====== Working data
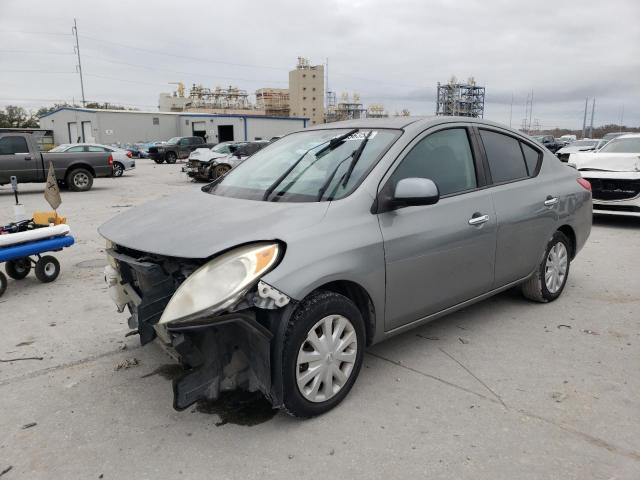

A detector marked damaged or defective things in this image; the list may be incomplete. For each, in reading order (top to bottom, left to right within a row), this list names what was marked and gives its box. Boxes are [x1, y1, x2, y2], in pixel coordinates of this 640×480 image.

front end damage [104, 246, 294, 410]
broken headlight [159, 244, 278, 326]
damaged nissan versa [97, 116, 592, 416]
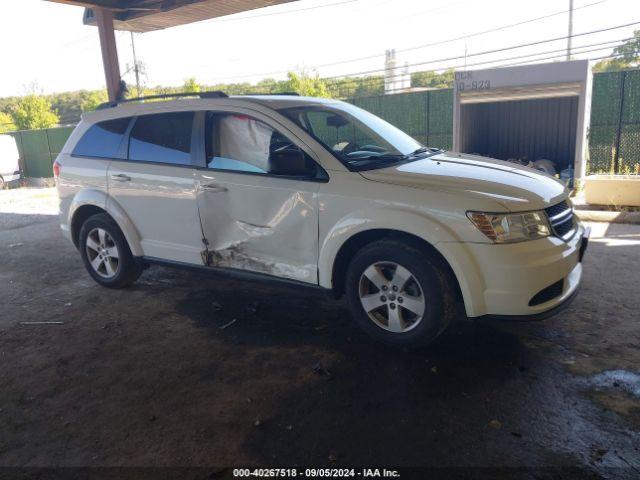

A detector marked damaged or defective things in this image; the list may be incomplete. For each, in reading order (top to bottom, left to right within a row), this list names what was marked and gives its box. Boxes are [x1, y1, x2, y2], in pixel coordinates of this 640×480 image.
============
#### Task to carry out:
Quote the lines above word for word, leaving out the pictures.

#### Written solution:
A detector marked damaged or defective things in this image; the list may be incomplete. For each, in reading order (top to bottom, left to right within a row), this list names what was marked and gives its box. Boxes are [x1, y1, x2, y2], in pixel coordinates of this 640×480 image.

front end damage [104, 246, 294, 410]
broken headlight [159, 244, 278, 326]
damaged nissan versa [97, 116, 592, 416]

A detector marked damaged or defective things in this image; the list may be incomplete. For each, in reading order (top to bottom, left to right within a row), this list names what was marked and gives its box. Boxes are [x1, y1, x2, y2], in pixel coordinates of this 640×480 image.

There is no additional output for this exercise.